#### [Blok Teks]
• • • • •

Kami sepakat untuk memancing dan menjadikan rumah Oechil sebagai basecamp. Kami berangkat menggunakan dua motor. Edo dan Deni di satu motor kemudian Oechil dan saya di motor yang lain. Perjalanan berlangsung normal sampai Oechil mengajak melewati galangan tambak.
Oechil yang mengendalikan motor, berhenti di tengah galangan, "Diem, Mi. Jangan bergerak."
"Bangsat Lu, Chil!" saya memaki, mematung tegang karena kami berjalan di atas tanah selebar jengkalan tangan.
Oechil membalas dengan tawa.
Jika tiba-tiba motor mati, maka tidak akan ada pijakan lain untuk kaki dan kami akan tercebur bersama. Atau sedikit saja saya yang duduk di kursi belakang melakukan gerakan tiba-tiba, motor bisa tidak stabil dan kami berdua bisa berakhir penuh lumpur. Sebenarnya saya tidak terlalu khawatir, karena toh itu motor Oechil dan kalaupun jatuh, kami jatuh berdua. Saya lebih mengkhawatirkan Si Buncit Edo dan Deni yang mengikuti di belakang dengan wajah pucat, tidak bisa turun untuk menuntun motor, apalagi putar balik.
Hari itu saya tidak jadi menonton dua ekor kerbau gupak di lumpur.
Kami tiba di warung tepi muara untuk naik perahu. Di sampan menuju spot pemancingan, kami melewati deretan tanaman bakau, dan beberapa tanaman perdu. Saya mengamati pucuk dedaunan berharap menemukan hewan liar seperti monyet atau burung, tapi nihil. Saya mengalihkan pandangan ke sudut-sudut tepian muara berharap menemukan buaya.
"Masih ada buaya di sini, Chil?" Saya bertanya ke penguasa lokasi.
"Hus, jangan disebut!" Oechil melarang.
"Beneran ketemu, lu!" Deni Bagong menimpali.
"Orang sini nyebutnya Penganten." Edo lebih informatif dan solutif.
"Ohh," Saya pikir mengganti kata buaya dengan Penganten akan lucu dan malah semakin menyakiti hati buaya. Apa yang lebih menghinakan buaya yang hidup penuh kebebasan selain disamakan dengan kata yang arti sebenarnya adalah orang yang meninggalkan masa lajang karena memilih menghadapi masalah hidup yang belum pernah mereka hadapi?
Saya membayangkan ada orang yang lari terengah-engah menyelamatkan diri karena kawannya baru saja dimakan buaya, dan melapor ke orang-orang di warung kopi di sekitar muara. "Bang, tolong, Bang! Kawan saya dimakan Penganten!"
Tidak ada yang lebih lucu dibanding orang mati karena dimakan Penganten. Apalagi Penganten Sunat.
"Kalo gua nyebutnya Crocodile, kira-kira buayanya paham gak?" Saya usil bertanya.
Bagong dan Edo hanya melihat saya dengan tatapan dasar-bocah-bego!.

• • • • •

#### [Cuplikan Data]
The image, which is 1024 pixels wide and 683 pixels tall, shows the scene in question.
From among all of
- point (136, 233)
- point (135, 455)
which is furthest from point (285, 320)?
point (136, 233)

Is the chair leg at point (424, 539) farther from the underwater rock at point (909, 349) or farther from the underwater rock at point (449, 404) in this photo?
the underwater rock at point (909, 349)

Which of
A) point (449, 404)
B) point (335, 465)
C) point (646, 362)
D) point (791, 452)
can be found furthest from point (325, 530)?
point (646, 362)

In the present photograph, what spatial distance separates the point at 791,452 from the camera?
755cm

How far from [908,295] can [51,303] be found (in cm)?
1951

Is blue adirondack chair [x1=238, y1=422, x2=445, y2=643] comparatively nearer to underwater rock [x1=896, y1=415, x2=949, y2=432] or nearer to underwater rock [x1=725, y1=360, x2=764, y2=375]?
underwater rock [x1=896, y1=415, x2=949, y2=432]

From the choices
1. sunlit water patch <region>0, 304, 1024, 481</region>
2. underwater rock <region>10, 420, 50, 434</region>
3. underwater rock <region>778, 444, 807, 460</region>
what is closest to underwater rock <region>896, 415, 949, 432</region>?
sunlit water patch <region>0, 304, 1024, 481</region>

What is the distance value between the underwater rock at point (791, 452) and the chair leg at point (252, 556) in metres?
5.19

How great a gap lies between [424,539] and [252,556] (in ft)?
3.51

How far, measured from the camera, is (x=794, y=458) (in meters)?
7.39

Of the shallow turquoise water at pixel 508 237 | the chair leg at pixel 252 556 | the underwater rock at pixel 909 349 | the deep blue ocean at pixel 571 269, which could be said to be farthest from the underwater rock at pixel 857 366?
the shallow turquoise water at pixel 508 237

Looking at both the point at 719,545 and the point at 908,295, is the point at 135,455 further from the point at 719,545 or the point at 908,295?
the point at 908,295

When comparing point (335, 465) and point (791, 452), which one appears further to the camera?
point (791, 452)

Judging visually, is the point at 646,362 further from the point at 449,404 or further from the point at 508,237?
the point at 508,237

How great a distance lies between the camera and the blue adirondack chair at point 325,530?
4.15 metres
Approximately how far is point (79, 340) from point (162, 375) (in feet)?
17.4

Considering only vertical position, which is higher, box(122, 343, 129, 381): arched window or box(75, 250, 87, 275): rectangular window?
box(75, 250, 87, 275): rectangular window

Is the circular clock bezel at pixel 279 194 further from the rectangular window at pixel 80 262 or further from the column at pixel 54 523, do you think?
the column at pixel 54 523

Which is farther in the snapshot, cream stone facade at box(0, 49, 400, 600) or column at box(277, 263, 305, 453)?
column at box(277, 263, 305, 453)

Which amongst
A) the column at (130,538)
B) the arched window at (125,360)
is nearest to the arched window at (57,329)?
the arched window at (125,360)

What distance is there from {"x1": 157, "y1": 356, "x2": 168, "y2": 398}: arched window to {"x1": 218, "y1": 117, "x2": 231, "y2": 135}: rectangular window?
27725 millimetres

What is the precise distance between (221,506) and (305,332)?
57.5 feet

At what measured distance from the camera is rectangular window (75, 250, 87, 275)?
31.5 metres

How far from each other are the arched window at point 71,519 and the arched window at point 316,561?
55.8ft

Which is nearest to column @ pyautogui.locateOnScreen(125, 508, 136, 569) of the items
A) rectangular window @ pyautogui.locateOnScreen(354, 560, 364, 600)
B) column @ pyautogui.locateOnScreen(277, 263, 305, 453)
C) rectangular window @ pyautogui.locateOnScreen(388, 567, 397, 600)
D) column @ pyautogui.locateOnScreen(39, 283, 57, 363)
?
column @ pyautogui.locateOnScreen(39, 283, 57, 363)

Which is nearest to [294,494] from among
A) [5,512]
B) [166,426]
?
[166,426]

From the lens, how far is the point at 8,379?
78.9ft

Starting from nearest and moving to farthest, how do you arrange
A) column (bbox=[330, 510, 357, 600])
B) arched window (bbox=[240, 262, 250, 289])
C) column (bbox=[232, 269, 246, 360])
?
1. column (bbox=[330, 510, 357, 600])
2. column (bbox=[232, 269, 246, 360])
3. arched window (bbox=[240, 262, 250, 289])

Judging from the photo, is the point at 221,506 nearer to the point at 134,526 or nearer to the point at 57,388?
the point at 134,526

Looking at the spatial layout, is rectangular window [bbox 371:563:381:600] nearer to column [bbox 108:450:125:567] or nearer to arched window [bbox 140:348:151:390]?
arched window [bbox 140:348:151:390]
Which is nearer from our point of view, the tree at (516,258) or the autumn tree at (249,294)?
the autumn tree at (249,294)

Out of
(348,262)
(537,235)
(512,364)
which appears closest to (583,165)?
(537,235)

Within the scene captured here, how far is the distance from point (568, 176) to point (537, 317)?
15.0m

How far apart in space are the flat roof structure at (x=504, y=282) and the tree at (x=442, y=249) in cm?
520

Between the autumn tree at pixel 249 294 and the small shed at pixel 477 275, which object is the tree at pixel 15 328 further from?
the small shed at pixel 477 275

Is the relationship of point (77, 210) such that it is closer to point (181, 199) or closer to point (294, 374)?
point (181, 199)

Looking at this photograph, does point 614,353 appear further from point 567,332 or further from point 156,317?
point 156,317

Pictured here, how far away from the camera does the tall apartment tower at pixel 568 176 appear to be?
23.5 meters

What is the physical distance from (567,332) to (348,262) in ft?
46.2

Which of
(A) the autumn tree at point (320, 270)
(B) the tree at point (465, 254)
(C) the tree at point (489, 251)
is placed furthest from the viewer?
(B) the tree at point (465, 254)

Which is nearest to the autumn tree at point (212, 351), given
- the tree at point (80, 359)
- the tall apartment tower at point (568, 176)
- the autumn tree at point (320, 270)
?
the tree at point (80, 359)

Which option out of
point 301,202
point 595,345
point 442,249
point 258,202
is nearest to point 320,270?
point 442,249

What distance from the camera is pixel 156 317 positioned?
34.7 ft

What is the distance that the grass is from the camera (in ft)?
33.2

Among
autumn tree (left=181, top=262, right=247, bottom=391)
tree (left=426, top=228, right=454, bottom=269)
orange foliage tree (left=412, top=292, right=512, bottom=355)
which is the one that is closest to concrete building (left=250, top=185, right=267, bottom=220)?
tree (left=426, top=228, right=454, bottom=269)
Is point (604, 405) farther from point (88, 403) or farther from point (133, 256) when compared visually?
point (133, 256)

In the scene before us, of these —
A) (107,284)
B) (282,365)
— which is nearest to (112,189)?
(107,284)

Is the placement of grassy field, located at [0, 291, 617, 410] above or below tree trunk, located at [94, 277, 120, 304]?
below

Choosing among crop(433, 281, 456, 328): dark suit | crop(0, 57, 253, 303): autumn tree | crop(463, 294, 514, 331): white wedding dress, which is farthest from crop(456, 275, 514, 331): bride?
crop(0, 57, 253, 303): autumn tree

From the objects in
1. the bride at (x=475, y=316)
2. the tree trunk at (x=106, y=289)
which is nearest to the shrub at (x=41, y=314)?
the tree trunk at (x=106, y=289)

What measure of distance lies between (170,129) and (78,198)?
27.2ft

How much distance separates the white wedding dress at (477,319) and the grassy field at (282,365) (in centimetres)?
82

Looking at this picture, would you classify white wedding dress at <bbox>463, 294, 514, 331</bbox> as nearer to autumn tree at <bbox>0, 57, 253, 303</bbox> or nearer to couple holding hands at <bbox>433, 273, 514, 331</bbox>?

• • • • •

#### [Langkah Pengerjaan]
1. Sebutkan semua jenis hewan yang disebut dalam cerita tentang memancing di muara.
2. Lanjutkan cerita tentang memancing di muara setelah kalimat terakhirnya.
Baris-baris data tidak digunakan sama sekali dalam pengerjaan ini.

#### [Hasil per Tugas]
1. kerbau, monyet, burung, buaya

2.
Kami sampai spot memancing di ujung muara waktu asar, kemudian segera mempersiapkan alat-alat pancing. Deni mulai merangkai dan meminjami saya salah satu alat pancingnya. Ia mengajari saya cara membuat kombinasi dan simpul yang mengikat senar ke kail dan kili-kili.
Kami akan Ngoncer atau memancing menggunakan umpan hidup, sementara hanya Oechil sendiri yang kali itu ingin mencoba teknik Casting menggunakna umpan tiruan. Namun sebagai tuan rumah, Oechil tetap meminta anak buahnya untuk menyiapkan udang. Edo mengeluarkan aerator portable untuk diletakan di tempat umpan agar udang tetap hidup bahkan sampai esok hari. Ya, hari itu kami akan menginap dan memancing sepanjang sore, malam dan esok pagi.
Saya mengamati mereka bertiga yang sedang asik menyiapkan alat yang beberapa baru saya lihat kali itu. Sudah lama sekali saya tidak memancing. Dulu ketika SD, saya sering memancing ikan di sawah dengan hanya bermodal joran bambu yang saya buat seadanya, senar yang mengikat pumbul dan kail menggunakan teknik simpul sekedarnya, tanpa reel, timah, stopper, kincringan, apalagi starlight.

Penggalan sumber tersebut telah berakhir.